[Отрывок]
++++++++
Сила подобного сознательного и методичного оглупления нации в том, что осредненные показатели всегда статистически устойчивы и постоянно растут в нужном направлении. Поэтому в целом, за весь народ, коммунисты могли не беспокоиться – он был с ними, а тех же, кто выпадал за пределы статистически надежного сознания, можно было легко распознать и изолировать.
++++++++
[Исходные данные]
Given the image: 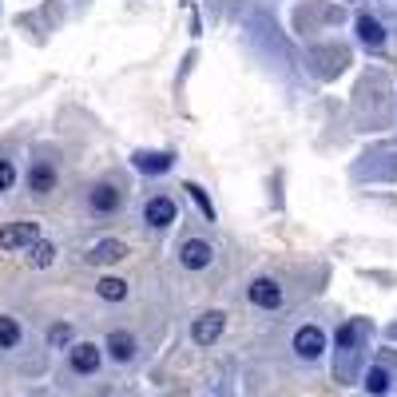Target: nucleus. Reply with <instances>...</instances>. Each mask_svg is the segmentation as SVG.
<instances>
[{
    "label": "nucleus",
    "mask_w": 397,
    "mask_h": 397,
    "mask_svg": "<svg viewBox=\"0 0 397 397\" xmlns=\"http://www.w3.org/2000/svg\"><path fill=\"white\" fill-rule=\"evenodd\" d=\"M354 338H358V326H342V330H338V342H342V346H354Z\"/></svg>",
    "instance_id": "412c9836"
},
{
    "label": "nucleus",
    "mask_w": 397,
    "mask_h": 397,
    "mask_svg": "<svg viewBox=\"0 0 397 397\" xmlns=\"http://www.w3.org/2000/svg\"><path fill=\"white\" fill-rule=\"evenodd\" d=\"M251 302L262 306V310H274V306H282V290H278V282H270V278H258L251 286Z\"/></svg>",
    "instance_id": "39448f33"
},
{
    "label": "nucleus",
    "mask_w": 397,
    "mask_h": 397,
    "mask_svg": "<svg viewBox=\"0 0 397 397\" xmlns=\"http://www.w3.org/2000/svg\"><path fill=\"white\" fill-rule=\"evenodd\" d=\"M222 326H226V314H219V310H211V314H203L199 322H195V330H191V338H195L199 346H211V342H219Z\"/></svg>",
    "instance_id": "f03ea898"
},
{
    "label": "nucleus",
    "mask_w": 397,
    "mask_h": 397,
    "mask_svg": "<svg viewBox=\"0 0 397 397\" xmlns=\"http://www.w3.org/2000/svg\"><path fill=\"white\" fill-rule=\"evenodd\" d=\"M294 349H298L302 358H318L322 349H326V333L318 330V326H302L294 333Z\"/></svg>",
    "instance_id": "7ed1b4c3"
},
{
    "label": "nucleus",
    "mask_w": 397,
    "mask_h": 397,
    "mask_svg": "<svg viewBox=\"0 0 397 397\" xmlns=\"http://www.w3.org/2000/svg\"><path fill=\"white\" fill-rule=\"evenodd\" d=\"M358 36H362V40H365L369 48H378L381 40H385V32H381V24L374 20V16H365V12L358 16Z\"/></svg>",
    "instance_id": "ddd939ff"
},
{
    "label": "nucleus",
    "mask_w": 397,
    "mask_h": 397,
    "mask_svg": "<svg viewBox=\"0 0 397 397\" xmlns=\"http://www.w3.org/2000/svg\"><path fill=\"white\" fill-rule=\"evenodd\" d=\"M115 206H119V191L111 187V183H99V187L92 191V211L108 215V211H115Z\"/></svg>",
    "instance_id": "9b49d317"
},
{
    "label": "nucleus",
    "mask_w": 397,
    "mask_h": 397,
    "mask_svg": "<svg viewBox=\"0 0 397 397\" xmlns=\"http://www.w3.org/2000/svg\"><path fill=\"white\" fill-rule=\"evenodd\" d=\"M36 238H40L36 222H8L0 226V251H20V246H32Z\"/></svg>",
    "instance_id": "f257e3e1"
},
{
    "label": "nucleus",
    "mask_w": 397,
    "mask_h": 397,
    "mask_svg": "<svg viewBox=\"0 0 397 397\" xmlns=\"http://www.w3.org/2000/svg\"><path fill=\"white\" fill-rule=\"evenodd\" d=\"M108 349H111V358H115V362H127V358L135 354V338H131L127 330H115L108 338Z\"/></svg>",
    "instance_id": "f8f14e48"
},
{
    "label": "nucleus",
    "mask_w": 397,
    "mask_h": 397,
    "mask_svg": "<svg viewBox=\"0 0 397 397\" xmlns=\"http://www.w3.org/2000/svg\"><path fill=\"white\" fill-rule=\"evenodd\" d=\"M52 258H56V246H52V242H40V238H36V242H32L28 262H32V267H48Z\"/></svg>",
    "instance_id": "dca6fc26"
},
{
    "label": "nucleus",
    "mask_w": 397,
    "mask_h": 397,
    "mask_svg": "<svg viewBox=\"0 0 397 397\" xmlns=\"http://www.w3.org/2000/svg\"><path fill=\"white\" fill-rule=\"evenodd\" d=\"M127 254V246L119 242V238H104V242H95L92 254H88V262H95V267H108V262H119Z\"/></svg>",
    "instance_id": "423d86ee"
},
{
    "label": "nucleus",
    "mask_w": 397,
    "mask_h": 397,
    "mask_svg": "<svg viewBox=\"0 0 397 397\" xmlns=\"http://www.w3.org/2000/svg\"><path fill=\"white\" fill-rule=\"evenodd\" d=\"M48 342H52V346L60 349V346H68V342H72V326H52V330H48Z\"/></svg>",
    "instance_id": "6ab92c4d"
},
{
    "label": "nucleus",
    "mask_w": 397,
    "mask_h": 397,
    "mask_svg": "<svg viewBox=\"0 0 397 397\" xmlns=\"http://www.w3.org/2000/svg\"><path fill=\"white\" fill-rule=\"evenodd\" d=\"M171 163H175V159L163 155V151H135V167H139L143 175H163Z\"/></svg>",
    "instance_id": "1a4fd4ad"
},
{
    "label": "nucleus",
    "mask_w": 397,
    "mask_h": 397,
    "mask_svg": "<svg viewBox=\"0 0 397 397\" xmlns=\"http://www.w3.org/2000/svg\"><path fill=\"white\" fill-rule=\"evenodd\" d=\"M99 298L124 302L127 298V282H119V278H99Z\"/></svg>",
    "instance_id": "4468645a"
},
{
    "label": "nucleus",
    "mask_w": 397,
    "mask_h": 397,
    "mask_svg": "<svg viewBox=\"0 0 397 397\" xmlns=\"http://www.w3.org/2000/svg\"><path fill=\"white\" fill-rule=\"evenodd\" d=\"M187 191H191V199H195V203H199V211H203L206 219H215V206H211V199H206V191L199 187V183H191Z\"/></svg>",
    "instance_id": "a211bd4d"
},
{
    "label": "nucleus",
    "mask_w": 397,
    "mask_h": 397,
    "mask_svg": "<svg viewBox=\"0 0 397 397\" xmlns=\"http://www.w3.org/2000/svg\"><path fill=\"white\" fill-rule=\"evenodd\" d=\"M365 389H369V394H389V374H385L381 365H374V369L365 374Z\"/></svg>",
    "instance_id": "2eb2a0df"
},
{
    "label": "nucleus",
    "mask_w": 397,
    "mask_h": 397,
    "mask_svg": "<svg viewBox=\"0 0 397 397\" xmlns=\"http://www.w3.org/2000/svg\"><path fill=\"white\" fill-rule=\"evenodd\" d=\"M20 342V326L16 318H0V349H12Z\"/></svg>",
    "instance_id": "f3484780"
},
{
    "label": "nucleus",
    "mask_w": 397,
    "mask_h": 397,
    "mask_svg": "<svg viewBox=\"0 0 397 397\" xmlns=\"http://www.w3.org/2000/svg\"><path fill=\"white\" fill-rule=\"evenodd\" d=\"M16 183V171H12V163L8 159H0V191H8Z\"/></svg>",
    "instance_id": "aec40b11"
},
{
    "label": "nucleus",
    "mask_w": 397,
    "mask_h": 397,
    "mask_svg": "<svg viewBox=\"0 0 397 397\" xmlns=\"http://www.w3.org/2000/svg\"><path fill=\"white\" fill-rule=\"evenodd\" d=\"M72 369H76V374H95V369H99V349H95L92 342H79V346L72 349Z\"/></svg>",
    "instance_id": "0eeeda50"
},
{
    "label": "nucleus",
    "mask_w": 397,
    "mask_h": 397,
    "mask_svg": "<svg viewBox=\"0 0 397 397\" xmlns=\"http://www.w3.org/2000/svg\"><path fill=\"white\" fill-rule=\"evenodd\" d=\"M147 222H151V226H171L175 222V203L167 195H155V199L147 203Z\"/></svg>",
    "instance_id": "6e6552de"
},
{
    "label": "nucleus",
    "mask_w": 397,
    "mask_h": 397,
    "mask_svg": "<svg viewBox=\"0 0 397 397\" xmlns=\"http://www.w3.org/2000/svg\"><path fill=\"white\" fill-rule=\"evenodd\" d=\"M28 187L36 191V195H48V191L56 187V171H52L48 163H36V167L28 171Z\"/></svg>",
    "instance_id": "9d476101"
},
{
    "label": "nucleus",
    "mask_w": 397,
    "mask_h": 397,
    "mask_svg": "<svg viewBox=\"0 0 397 397\" xmlns=\"http://www.w3.org/2000/svg\"><path fill=\"white\" fill-rule=\"evenodd\" d=\"M179 258H183L187 270H203V267H211V246H206L203 238H187L183 251H179Z\"/></svg>",
    "instance_id": "20e7f679"
}]
</instances>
++++++++
[Задания]
**a)** Что, согласно отрывку об оглуплении нации, можно было сделать с теми, кто выпадал за пределы статистически надежного сознания?
**b)** Допишите, пожалуйста, продолжение отрывка об оглуплении нации, начиная после его последнего предложения.
Записи здесь не понадобятся.

[Ответы по порядку]
**a)** Их можно было легко распознать и изолировать.

**b)**
В 30-х годах «свалился» с генеральной линии один из крупнейших наших химиков, академик А.Е. Чичибабин. Уехав за границу, он не вернулся домой, став «невозвращенцем». Его пытались выманить из Франции, ибо неловко было коммунистам, что бегут не к ним, а от них. 24 июня 1936 г. ученый пишет непременному секретарю Академии наук Н.П. Горбунову: «Мало меня интересует и суд истории, так как я давно пришел к убеждению, что история, в громадном большинстве случаев, есть лишь закрепление на долгое время несправедливости современников» [280]. Как в воду смотрел ученый, ибо предвзятое к нему отношение со стороны официальных властей сохранялось долгие десятилетия, а шлейф от него тянется по сию пору.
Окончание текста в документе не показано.